Number of vertically distributed recorders.

Important

The Load Recorder Count here must equal the number of mapping nodes defined for the OpenSees structure in your structural module to ensure 1:1 load mapping.

Hydrodynamics

Parameter

Description

Drag Coefficient

Morison drag coefficient (C_d). (e.g., 2.1)

Drag Area (ft^2)

Projected area used with drag calculations for the monopile segment.

Stochastic Controls

Parameter

Description

Random Seed (optional)

Set for reproducibility; leave blank to draw a new random realization.

2.4.3.3. Typical Workflow

  1. Enter water-level, sea-state, time, recorder, and hydrodynamic parameters.

  2. Click ``Sample Wave Spectra`` to generate the JONSWAP PSD from inputs.

  3. Click ``Sample Time Series`` to synthesize a surface elevation realization.

  4. The module computes Wheeler-corrected Morison loads at each recorder along the monopile for the sampled elevation.

  5. Review the spectra and time-series plots; repeat with new Random Seed(s) or RV-defined parameter sets to study variability.

2.4.3.4. Best-Practice Guidelines

  • Time resolution: Aim for at least 10–20 samples per peak period (Δt T_p/10 to T_p/20). Oversampling beyond that rarely improves loads.

  • Frequency resolution: Duration controls frequency bin size (Δf = 1/T). Choose 20–60 min to resolve the peak and energetic tail.

  • Multiple realizations: Use distinct Random Seeds (or RVs) to bracket variability of extreme and RMS loads.

  • Hydrodynamic consistency: Ensure Drag Area and C_d reflect the monopile segment being represented and use consistent units.

  • Mapping parity: Keep Load Recorder Count synchronized with structural mapping nodes to prevent mismatches downstream.

2.4.3.5. Example Use-Cases

  • Assess resilience of a North Sea offshore structure under uncertain sea states by sampling distributions for H_s and T_p and comparing load envelopes across realizations.

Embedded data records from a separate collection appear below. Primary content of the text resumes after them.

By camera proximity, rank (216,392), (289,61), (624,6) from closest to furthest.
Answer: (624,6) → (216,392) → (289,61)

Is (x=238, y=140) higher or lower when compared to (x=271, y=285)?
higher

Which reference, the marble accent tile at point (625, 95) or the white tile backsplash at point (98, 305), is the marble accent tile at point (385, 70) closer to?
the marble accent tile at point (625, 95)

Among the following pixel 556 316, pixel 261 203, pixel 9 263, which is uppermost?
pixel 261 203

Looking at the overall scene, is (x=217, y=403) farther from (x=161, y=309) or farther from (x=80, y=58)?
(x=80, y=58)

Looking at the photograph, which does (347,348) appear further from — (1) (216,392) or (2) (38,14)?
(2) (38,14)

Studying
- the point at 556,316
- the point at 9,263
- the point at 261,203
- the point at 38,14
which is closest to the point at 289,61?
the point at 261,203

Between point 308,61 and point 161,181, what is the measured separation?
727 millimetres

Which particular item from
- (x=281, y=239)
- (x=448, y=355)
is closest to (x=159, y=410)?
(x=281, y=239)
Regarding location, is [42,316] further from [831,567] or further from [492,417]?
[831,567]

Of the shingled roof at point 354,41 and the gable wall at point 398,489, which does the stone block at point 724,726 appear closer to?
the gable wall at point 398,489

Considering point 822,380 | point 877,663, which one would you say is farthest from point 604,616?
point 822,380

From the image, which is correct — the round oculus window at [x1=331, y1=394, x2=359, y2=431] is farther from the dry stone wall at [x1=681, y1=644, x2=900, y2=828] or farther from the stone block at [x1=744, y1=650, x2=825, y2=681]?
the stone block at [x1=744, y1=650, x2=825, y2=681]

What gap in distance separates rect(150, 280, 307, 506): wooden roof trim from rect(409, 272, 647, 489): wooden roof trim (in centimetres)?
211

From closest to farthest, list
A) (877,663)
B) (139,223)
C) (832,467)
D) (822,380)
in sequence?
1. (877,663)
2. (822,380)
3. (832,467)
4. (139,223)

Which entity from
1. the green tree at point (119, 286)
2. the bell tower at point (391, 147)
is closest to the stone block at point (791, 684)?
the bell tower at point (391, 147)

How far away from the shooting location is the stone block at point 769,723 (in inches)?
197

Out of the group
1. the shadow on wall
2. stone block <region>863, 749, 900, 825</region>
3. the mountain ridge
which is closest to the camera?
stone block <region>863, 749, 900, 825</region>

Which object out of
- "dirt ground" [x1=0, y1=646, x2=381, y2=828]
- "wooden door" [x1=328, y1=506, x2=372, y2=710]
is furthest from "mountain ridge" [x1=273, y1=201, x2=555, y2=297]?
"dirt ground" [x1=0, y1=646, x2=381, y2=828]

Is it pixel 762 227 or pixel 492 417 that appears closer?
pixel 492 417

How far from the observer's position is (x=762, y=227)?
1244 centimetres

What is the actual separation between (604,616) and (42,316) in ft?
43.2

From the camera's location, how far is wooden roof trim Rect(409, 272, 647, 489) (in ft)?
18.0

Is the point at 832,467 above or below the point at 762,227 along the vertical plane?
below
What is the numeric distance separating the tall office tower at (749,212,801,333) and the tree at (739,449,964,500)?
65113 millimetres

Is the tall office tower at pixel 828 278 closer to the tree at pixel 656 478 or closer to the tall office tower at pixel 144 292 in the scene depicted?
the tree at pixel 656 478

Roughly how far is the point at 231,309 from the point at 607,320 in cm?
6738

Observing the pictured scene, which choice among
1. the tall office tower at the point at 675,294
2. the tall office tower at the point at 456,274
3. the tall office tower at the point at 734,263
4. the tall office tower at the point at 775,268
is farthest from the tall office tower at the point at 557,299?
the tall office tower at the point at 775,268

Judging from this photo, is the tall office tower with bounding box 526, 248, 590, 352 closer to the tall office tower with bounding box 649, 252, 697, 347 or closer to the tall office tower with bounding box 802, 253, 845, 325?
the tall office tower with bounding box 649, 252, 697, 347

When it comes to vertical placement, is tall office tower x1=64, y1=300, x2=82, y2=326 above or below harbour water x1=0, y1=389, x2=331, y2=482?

  • Design load sensitivity study: Evaluate how changes in Drag Coefficient (e.g., due to marine growth or surface roughness) alter peak and fatigue-relevant load statistics for a given sea state.

  • Quantify the effect of sea-level rise (tidal, surge, climate) on stochastic monopile base shear and overturning moments by varying the water-level components while holding sea state fixed.

  • Operational forecasting scenario: For a planned maintenance window, sample short-duration sea states around the latest forecasted H_s/T_p to estimate likely ranges of monopile loads during operations.

2.4.3.6. Troubleshooting

  • Flat spectra or zero loads: Check that H_s > 0 and Drag Area/C_d are nonzero; confirm Duration is reasonable.

  • Aliased time series: Decrease Time Step or ensure Δt T_p/10.

  • Non-reproducible results: Set Random Seed to a fixed value.

  • Mapping errors downstream: Verify Load Recorder Count equals the number of structural mapping nodes.